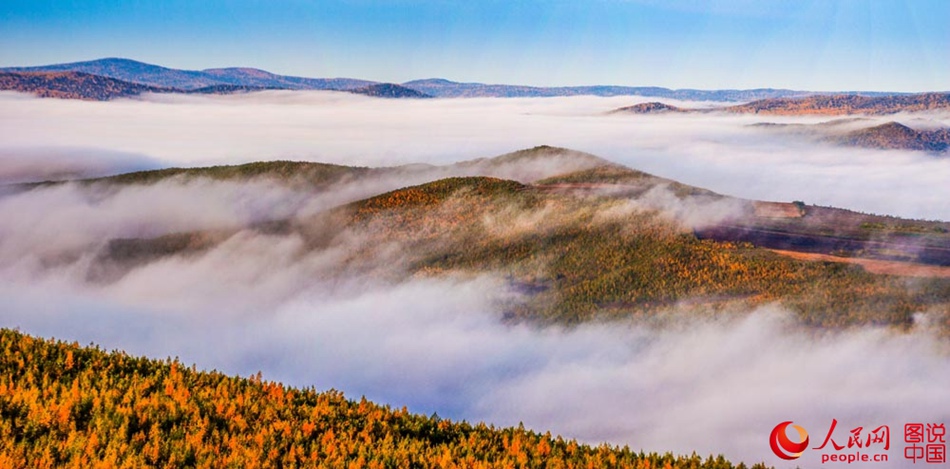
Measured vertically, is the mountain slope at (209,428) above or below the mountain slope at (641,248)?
above

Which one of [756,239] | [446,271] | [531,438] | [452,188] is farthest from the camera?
[452,188]

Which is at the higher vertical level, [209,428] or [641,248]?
[209,428]

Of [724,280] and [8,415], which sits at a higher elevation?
[8,415]

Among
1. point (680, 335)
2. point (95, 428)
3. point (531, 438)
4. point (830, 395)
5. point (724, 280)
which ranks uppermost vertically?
point (95, 428)

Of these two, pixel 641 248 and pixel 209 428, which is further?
pixel 641 248

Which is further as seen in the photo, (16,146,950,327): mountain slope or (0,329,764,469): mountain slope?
(16,146,950,327): mountain slope

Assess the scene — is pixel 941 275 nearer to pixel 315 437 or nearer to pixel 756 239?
pixel 756 239

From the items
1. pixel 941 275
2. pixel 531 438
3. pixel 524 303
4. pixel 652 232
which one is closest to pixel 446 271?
pixel 524 303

____

→ **SET EXERCISE**
Please copy out word for word the items above, from the line containing "Which is at" through the last line of the items.

→ **CORRECT RESPONSE**
Which is at the higher vertical level, [209,428] or [641,248]?
[209,428]

Of [724,280] and [8,415], which sits at a higher elevation?
[8,415]

Among
1. point (680, 335)
2. point (95, 428)
3. point (531, 438)
4. point (830, 395)
5. point (724, 280)
which ranks uppermost vertically?
point (95, 428)

Of these two, pixel 641 248 and pixel 209 428, which is further?
pixel 641 248

Which is further as seen in the photo, (16,146,950,327): mountain slope or (0,329,764,469): mountain slope?
(16,146,950,327): mountain slope

Assess the scene — is pixel 941 275 nearer to pixel 315 437 or nearer to pixel 756 239?
pixel 756 239

From the items
1. pixel 941 275
2. pixel 531 438
3. pixel 524 303
4. pixel 652 232
which one is closest to pixel 446 271?
pixel 524 303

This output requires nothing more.